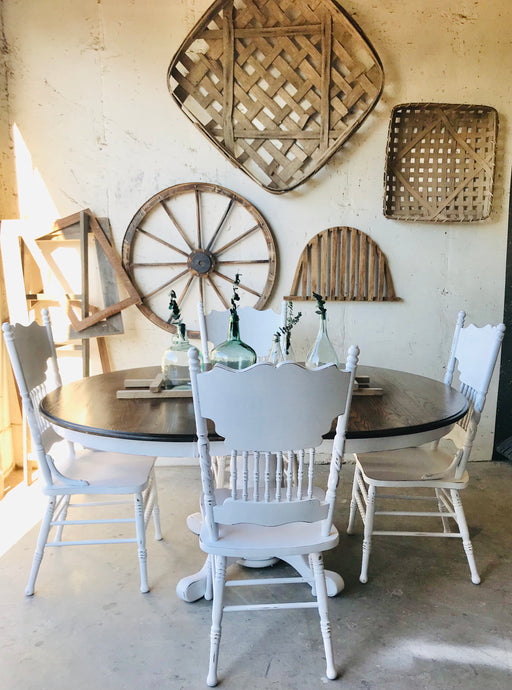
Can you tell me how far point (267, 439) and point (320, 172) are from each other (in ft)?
6.61

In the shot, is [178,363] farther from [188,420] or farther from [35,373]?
[35,373]

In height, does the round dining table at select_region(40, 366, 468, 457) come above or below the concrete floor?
above

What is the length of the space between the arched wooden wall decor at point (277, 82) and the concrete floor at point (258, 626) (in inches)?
76.2

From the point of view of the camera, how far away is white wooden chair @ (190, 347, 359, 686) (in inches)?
48.0

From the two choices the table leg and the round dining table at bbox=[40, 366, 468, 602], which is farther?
the table leg

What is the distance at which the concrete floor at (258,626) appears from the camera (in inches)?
58.1

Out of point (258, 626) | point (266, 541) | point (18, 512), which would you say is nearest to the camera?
point (266, 541)

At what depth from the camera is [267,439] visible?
1.26m

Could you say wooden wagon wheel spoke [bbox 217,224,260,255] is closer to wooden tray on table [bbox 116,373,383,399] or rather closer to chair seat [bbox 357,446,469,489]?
wooden tray on table [bbox 116,373,383,399]

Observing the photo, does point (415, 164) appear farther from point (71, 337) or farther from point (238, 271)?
point (71, 337)

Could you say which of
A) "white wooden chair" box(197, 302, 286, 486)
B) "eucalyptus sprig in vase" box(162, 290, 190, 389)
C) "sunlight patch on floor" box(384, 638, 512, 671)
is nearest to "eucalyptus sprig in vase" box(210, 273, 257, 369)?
"eucalyptus sprig in vase" box(162, 290, 190, 389)

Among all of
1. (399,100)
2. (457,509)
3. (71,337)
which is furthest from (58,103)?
(457,509)

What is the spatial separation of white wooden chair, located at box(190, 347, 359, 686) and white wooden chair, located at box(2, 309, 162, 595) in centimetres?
50

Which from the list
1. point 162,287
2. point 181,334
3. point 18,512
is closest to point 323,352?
point 181,334
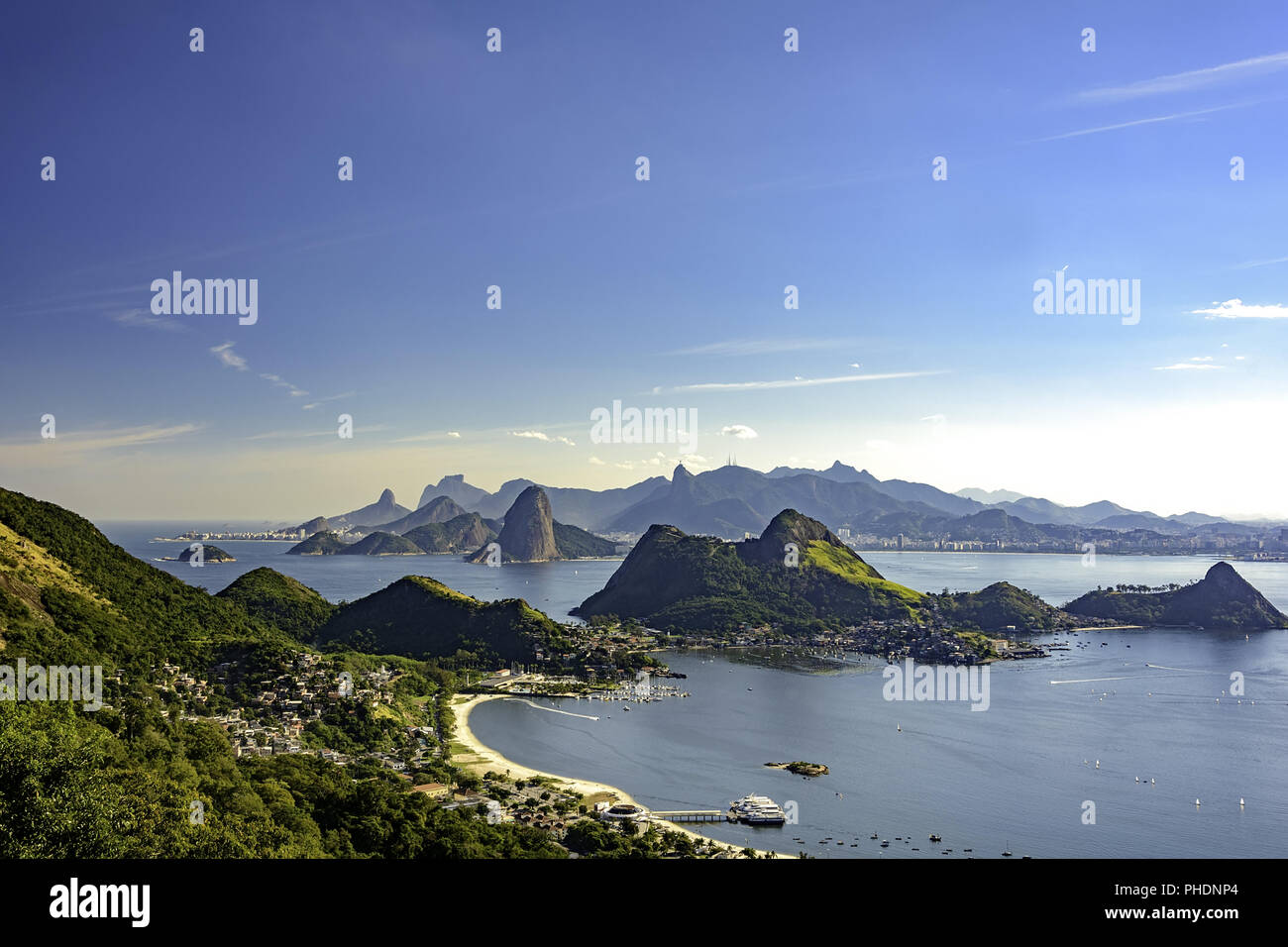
--- --- ---
_Goal of the exercise_
Reproduce all of the entries above word for word, omitting the pictures.

_Response below_
Can you tell me how far point (267, 439) and point (320, 172) are from each other (in ft)?
6.61

In the shot, is [178,363] farther from [188,420] or farther from [35,373]?
[35,373]

In height, does the round dining table at select_region(40, 366, 468, 457) come above or below the concrete floor?
above

What is the length of the space between the arched wooden wall decor at point (277, 82) and the concrete floor at point (258, 626) (in inches)?
76.2

From the point of view of the camera, how far away is white wooden chair @ (190, 347, 359, 686) (in inches)?
48.0

From the two choices the table leg and the round dining table at bbox=[40, 366, 468, 602], which is farther?
the table leg

What is the distance at which the concrete floor at (258,626) appears from the camera (in inches)?
58.1

Out of point (258, 626) | point (266, 541) | point (18, 512), which would you say is nearest to the camera?
point (266, 541)

At what depth from the camera is [267,439] visible?
1.26m

Could you say wooden wagon wheel spoke [bbox 217,224,260,255] is closer to wooden tray on table [bbox 116,373,383,399] or rather closer to chair seat [bbox 357,446,469,489]?
wooden tray on table [bbox 116,373,383,399]

Observing the photo, does point (415, 164) appear farther from point (71, 337) or farther from point (238, 271)?
point (71, 337)

Could you say which of
A) "white wooden chair" box(197, 302, 286, 486)
B) "eucalyptus sprig in vase" box(162, 290, 190, 389)
C) "sunlight patch on floor" box(384, 638, 512, 671)
is nearest to "eucalyptus sprig in vase" box(210, 273, 257, 369)?
"eucalyptus sprig in vase" box(162, 290, 190, 389)

Among all of
1. (399,100)
2. (457,509)
3. (71,337)
which is furthest from (58,103)?
(457,509)

What is the spatial separation of white wooden chair, located at box(190, 347, 359, 686) and white wooden chair, located at box(2, 309, 162, 595) in centimetres?
50

Which from the list
1. point 162,287
2. point 181,334
3. point 18,512
is closest to point 323,352?
point 181,334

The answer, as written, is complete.